"Teacher of the Year"
Top 10% of Student Evaluations of Teaching Effectiveness (University-wide Award)
Six Consecutive Awards
(2008-2009) (2009-2010) (2010-2011) (2011-2012) (2012-2013) (2013-2014)
The aim of the college, for the individual student, is to eliminate the need in his life for the college; the task is to help him to become a self-educating man.
- C. Wright Mills
Wisdom, one of the four cardinal virtues listed in Plato’s Republic, is more than simply knowledge dissemination and acquisition; wisdom is a practice and a course of action, an art of thinking critically.
As a teacher, my primary concern is teaching students to think – not what to think, but how to think. Everyone thinks; but not everyone thinks critically. I define critical thinking as the ability to judge the validity and utility of statements that are presented for consideration. The consideration of facts and information requires reflection and judgment, without which there may be costly repercussions. This is why the practice of critical thinking connects to a higher moral purpose; our thinking and actions affect others.

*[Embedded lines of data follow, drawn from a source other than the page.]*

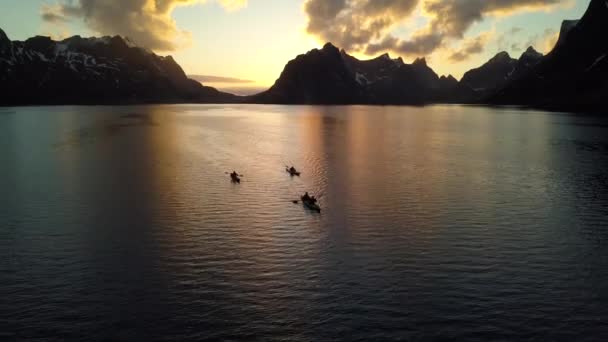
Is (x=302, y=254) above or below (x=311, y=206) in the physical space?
below

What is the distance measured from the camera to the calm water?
29.5 meters

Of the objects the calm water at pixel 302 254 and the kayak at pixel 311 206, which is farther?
the kayak at pixel 311 206

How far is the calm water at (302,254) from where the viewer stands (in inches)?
1160

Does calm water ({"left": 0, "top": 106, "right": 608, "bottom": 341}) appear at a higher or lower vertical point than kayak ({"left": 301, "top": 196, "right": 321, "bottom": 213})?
lower

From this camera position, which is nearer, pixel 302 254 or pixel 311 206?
pixel 302 254

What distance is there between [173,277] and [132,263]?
535 centimetres

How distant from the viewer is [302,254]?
42375 mm

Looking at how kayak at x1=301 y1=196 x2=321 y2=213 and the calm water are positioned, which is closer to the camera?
the calm water

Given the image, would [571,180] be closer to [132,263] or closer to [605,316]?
[605,316]

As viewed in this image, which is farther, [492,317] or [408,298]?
[408,298]

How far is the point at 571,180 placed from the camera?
7912cm

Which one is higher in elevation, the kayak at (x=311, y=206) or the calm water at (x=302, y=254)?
the kayak at (x=311, y=206)

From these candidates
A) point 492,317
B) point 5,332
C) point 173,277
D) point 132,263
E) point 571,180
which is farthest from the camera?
point 571,180

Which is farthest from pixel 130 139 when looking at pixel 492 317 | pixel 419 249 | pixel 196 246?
pixel 492 317
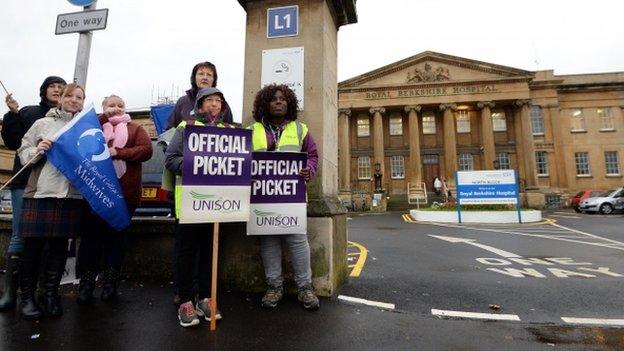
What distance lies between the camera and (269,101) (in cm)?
360

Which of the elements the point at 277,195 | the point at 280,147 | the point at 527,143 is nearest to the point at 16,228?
the point at 277,195

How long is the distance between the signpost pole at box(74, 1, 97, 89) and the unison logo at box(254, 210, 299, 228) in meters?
2.83

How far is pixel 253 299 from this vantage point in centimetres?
361

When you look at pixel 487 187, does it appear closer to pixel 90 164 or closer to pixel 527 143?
pixel 90 164

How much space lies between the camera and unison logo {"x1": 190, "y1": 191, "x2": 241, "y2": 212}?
115 inches

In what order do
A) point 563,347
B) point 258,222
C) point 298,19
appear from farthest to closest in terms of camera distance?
1. point 298,19
2. point 258,222
3. point 563,347

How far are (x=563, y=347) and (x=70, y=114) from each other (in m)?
4.74

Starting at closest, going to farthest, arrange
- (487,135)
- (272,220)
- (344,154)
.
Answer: (272,220) < (487,135) < (344,154)

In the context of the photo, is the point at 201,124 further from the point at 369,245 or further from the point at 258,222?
the point at 369,245

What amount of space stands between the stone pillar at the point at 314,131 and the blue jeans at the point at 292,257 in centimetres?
32

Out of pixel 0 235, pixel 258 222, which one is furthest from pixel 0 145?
pixel 258 222

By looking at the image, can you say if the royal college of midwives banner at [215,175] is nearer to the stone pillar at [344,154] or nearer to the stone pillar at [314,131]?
the stone pillar at [314,131]

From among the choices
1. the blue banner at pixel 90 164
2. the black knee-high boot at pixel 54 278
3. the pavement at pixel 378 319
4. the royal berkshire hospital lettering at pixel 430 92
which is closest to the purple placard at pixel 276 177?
the pavement at pixel 378 319

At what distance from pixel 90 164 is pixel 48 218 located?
23.1 inches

Thinking is like any other art: it must be taught and practiced. It serves no purpose to present one with a camera and to expect Ansel Adams-esque photography, just as it serves no purpose to implore our students to think critically without teaching them how. Yet, we expect our students to be possessed of an innate ability to question and analyze the problems and debates within the disciplines that we present in our courses. I believe this problem is systemic and requires a proactive response.

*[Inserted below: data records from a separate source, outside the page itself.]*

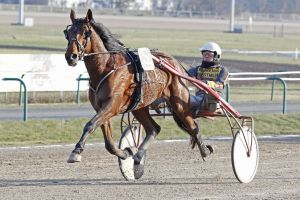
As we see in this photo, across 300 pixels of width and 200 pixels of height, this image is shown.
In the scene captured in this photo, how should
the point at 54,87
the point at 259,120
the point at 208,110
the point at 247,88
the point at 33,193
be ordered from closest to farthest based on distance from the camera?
1. the point at 33,193
2. the point at 208,110
3. the point at 259,120
4. the point at 54,87
5. the point at 247,88

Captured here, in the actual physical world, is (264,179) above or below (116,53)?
below

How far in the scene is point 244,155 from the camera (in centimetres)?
1070

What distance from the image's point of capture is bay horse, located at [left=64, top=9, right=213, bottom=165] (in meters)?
9.43

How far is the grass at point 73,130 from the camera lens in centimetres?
1553

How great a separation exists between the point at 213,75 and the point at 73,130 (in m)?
5.83

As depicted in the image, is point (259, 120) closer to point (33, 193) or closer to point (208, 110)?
point (208, 110)

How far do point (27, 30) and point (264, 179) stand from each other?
46.0 m

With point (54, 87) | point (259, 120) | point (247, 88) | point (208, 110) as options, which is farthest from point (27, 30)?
point (208, 110)

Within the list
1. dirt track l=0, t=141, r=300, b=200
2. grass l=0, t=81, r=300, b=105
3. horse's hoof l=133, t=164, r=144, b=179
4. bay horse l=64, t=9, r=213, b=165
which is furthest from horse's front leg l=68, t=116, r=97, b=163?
grass l=0, t=81, r=300, b=105

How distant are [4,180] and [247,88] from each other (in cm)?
1709

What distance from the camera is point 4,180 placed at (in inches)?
402

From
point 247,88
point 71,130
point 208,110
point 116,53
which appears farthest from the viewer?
point 247,88

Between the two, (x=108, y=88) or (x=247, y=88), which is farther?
(x=247, y=88)

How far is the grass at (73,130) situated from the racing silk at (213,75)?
4.51 meters
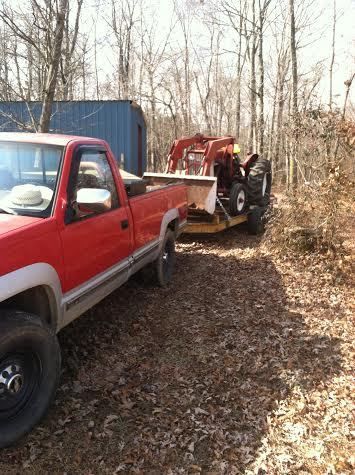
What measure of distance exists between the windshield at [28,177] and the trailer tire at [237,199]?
566 centimetres

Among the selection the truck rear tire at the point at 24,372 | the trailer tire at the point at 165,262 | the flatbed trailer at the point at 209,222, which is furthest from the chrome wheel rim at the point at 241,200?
the truck rear tire at the point at 24,372

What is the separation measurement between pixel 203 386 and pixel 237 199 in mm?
5692

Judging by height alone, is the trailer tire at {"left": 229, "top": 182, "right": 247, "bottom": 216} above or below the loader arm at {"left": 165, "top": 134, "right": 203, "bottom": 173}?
below

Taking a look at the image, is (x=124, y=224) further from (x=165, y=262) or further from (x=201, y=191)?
(x=201, y=191)

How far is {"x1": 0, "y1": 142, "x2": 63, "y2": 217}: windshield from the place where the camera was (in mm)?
3180

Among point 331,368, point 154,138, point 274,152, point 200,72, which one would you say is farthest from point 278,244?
point 200,72

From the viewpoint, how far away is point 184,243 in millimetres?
8578

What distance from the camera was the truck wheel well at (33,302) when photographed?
301 centimetres

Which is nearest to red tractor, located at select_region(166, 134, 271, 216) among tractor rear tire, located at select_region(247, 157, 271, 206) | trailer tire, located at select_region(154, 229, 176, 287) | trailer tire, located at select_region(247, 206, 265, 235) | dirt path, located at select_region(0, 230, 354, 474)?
tractor rear tire, located at select_region(247, 157, 271, 206)

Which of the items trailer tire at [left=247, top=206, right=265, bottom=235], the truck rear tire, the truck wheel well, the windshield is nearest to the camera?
the truck rear tire

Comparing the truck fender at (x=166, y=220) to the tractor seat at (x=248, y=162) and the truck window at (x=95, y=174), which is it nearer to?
the truck window at (x=95, y=174)

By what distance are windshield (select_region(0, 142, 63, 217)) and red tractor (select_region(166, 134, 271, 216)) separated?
219 inches

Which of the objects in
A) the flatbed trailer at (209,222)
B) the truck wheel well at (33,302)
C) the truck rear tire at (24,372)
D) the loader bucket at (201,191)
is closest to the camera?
the truck rear tire at (24,372)

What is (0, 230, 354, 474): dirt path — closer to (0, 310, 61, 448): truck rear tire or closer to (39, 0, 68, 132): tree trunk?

How we think is directly connected to the decisions that we make, and hence to our quality of life as well as the nature of society in which we live. I teach wisdom – the art of thinking – as a practice, as an art, because this is what I value as good learning. My values manifest themselves in my teaching; critical thinking is the guiding principle of my pedagogical approach. I reject teaching as a form of single-minded instrumentalism bound by rigid objectives and testing that encourages knowledge dissemination and regurgitation. Instead, I favour an ultimate belief that teaching should wholly include the active pursuit of thinking as a virtuous practice.
We spend the majority of our formative years learning how not to think, how not to question things, especially the mandates of authority, i.e. parents, teachers, religious leaders, government, politicians, police, law, etc. Uncritical acceptance of normative beliefs in one’s daily life facilitates intellectual conformity in the university, in place of critical and rational thought. I believe that learning to think critically prompts our motivation to improve our lives and the world in which we live, piercing through the imposed system of unquestioned understandings, leaving behind what might have been a life of stagnating intellectualism.

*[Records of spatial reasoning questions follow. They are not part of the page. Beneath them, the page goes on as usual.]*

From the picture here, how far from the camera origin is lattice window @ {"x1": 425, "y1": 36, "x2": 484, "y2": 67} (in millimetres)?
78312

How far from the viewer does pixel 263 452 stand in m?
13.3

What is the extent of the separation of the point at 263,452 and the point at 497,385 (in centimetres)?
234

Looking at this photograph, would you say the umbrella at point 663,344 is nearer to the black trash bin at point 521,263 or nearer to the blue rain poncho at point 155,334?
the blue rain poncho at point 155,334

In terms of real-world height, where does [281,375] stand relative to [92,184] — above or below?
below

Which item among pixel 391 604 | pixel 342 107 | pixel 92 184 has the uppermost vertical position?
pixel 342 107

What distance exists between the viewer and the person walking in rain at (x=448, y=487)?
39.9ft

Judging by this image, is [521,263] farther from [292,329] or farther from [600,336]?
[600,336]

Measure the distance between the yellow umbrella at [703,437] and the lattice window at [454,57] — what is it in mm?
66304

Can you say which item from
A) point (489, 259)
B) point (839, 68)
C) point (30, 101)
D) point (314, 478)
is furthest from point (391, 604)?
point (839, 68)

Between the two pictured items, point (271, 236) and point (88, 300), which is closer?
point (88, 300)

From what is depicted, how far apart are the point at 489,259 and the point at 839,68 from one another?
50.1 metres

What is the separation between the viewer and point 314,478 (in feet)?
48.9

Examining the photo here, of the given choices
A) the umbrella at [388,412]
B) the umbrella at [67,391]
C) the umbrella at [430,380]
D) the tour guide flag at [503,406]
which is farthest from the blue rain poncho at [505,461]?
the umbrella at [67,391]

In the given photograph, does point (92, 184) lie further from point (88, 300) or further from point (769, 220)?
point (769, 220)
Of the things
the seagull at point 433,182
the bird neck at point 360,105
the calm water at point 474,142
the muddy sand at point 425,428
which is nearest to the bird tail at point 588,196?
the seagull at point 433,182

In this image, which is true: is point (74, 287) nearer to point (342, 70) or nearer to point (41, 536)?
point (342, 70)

Critical thinking should transcend subject matter and is not something to be measured by the reproduction of discipline-specific knowledge alone. In the spirit of Socrates, I design my course curriculum to encourage and reward the virtues of critical thinking. More information exists now than in any previous historical epoch. If students are to better navigate through life and be prepared for the upcoming problems of their generation, it becomes imperative that they learn how to think in a manner that leads to critically informed and well-thought decisions and actions.
Those of us that serve the community as professional teachers occupy a very special and unique position of privilege, one that we should approach with great care. Teaching should always involve more than disseminating knowledge. Learning is an on-going teaching enterprise, and teaching students how to think enables a lifetime of learning.